TEXT PROVIDED:
━━━━━━━━━━━━━━━━━━━━

# Shelby Handlebars



## frampton (Oct 6, 2014)

*Shelby Handlebars & Tomahawk Stem*

Anyone have an ORIGINAL set of Airflow bars or an ORIGINAL Tomahawk Stem for sale? I would like to use them on my Hiawatha.

Please send me a PM if you have either to sell. 

Thanks


----------



## frampton (Oct 12, 2014)

Hiawatha!


----------



## scrubbinrims (Oct 12, 2014)

What do you mean by airflo bars...extra long?
I have one I'd sell an will get a pic soon.
Chris


----------



## frampton (Oct 12, 2014)

This style.


----------



## slick (Oct 12, 2014)

Spectacular no nose! WOW! Stainless inserts too? Very rare. I personally like it with the standard bars you have on it. Very nice bike.


----------



## Freqman1 (Oct 12, 2014)

I agree with Slick. Actually I have never seen an original No-Nose with the Airflo bars. I've seen many changed over though-including mine! V/r Shawn


----------



## rollfaster (Oct 12, 2014)

━━━━━━━━━━━━━━━━━━━━

PROVIDED RECORDS:
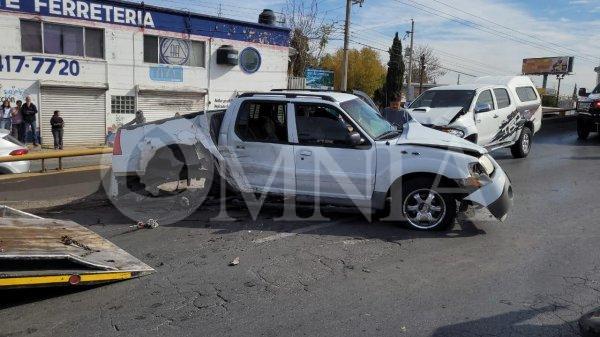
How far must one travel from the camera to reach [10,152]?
9492 millimetres

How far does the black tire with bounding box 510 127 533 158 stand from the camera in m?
13.0

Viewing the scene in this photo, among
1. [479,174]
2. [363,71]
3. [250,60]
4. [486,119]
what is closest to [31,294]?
[479,174]

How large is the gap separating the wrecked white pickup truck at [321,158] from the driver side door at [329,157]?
0.01m

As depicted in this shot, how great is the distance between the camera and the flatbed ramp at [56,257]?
4316mm

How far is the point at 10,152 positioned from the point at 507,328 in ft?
29.0

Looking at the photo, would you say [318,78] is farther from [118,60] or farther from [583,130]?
[583,130]

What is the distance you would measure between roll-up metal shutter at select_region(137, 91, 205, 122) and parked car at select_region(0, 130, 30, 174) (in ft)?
37.6

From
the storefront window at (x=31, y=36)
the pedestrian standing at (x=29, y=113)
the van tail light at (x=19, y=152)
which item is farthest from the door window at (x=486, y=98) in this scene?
the storefront window at (x=31, y=36)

━━━━━━━━━━━━━━━━━━━━

INSTRUCTIONS FOR THE TASK: Pick up the forum thread about Shelby handlebars above from its last line and keep it going.

FINAL RESULT:
*wow this bike....*



frampton said:


> Anyone have an original set of Airflow bars for sale? I would like to use them on my Hiawatha.
> 
> Please send me a PM.
> 
> Thanks




is the bomb.i agree with the guys on this about the bars. i looks great the way it sits. your a very lucky dude.


----------



## frampton (Oct 12, 2014)

Thanks Fellas, I'm stoked. I traded some BMX stuff for it. I will keep the originals even if I end up with a set of those wacky bars. Gotta try it out. I'll bet they ride cool.


----------



## frampton (Oct 24, 2014)

Airflo Bars


----------



## bike (Oct 24, 2014)

*thot*



frampton said:


> Airflo Bars




thestig was bending em up?


----------



## frampton (Oct 24, 2014)

bike said:


> thestig was bending em up?




Thanks Paul


----------



## poolboy1 (Nov 5, 2014)

frampton said:


> Airflo Bars





I have original ones rechromed and some repop ones i think.... I am into BMX...LOL


----------



## frampton (Nov 18, 2014)

bumpbumpbump


----------



## frampton (Nov 18, 2014)

poolboy1 said:


> I have original ones rechromed and some repop ones i think.... I am into BMX...LOL




Thanks,

I am trying to find parts that will look at home on this ratty Hiawatha. Weathered chrome and a scratch or two will look just right.


----------



## frampton (Nov 30, 2014)

bump......


----------



## poolboy1 (Dec 17, 2014)

I have a stem too.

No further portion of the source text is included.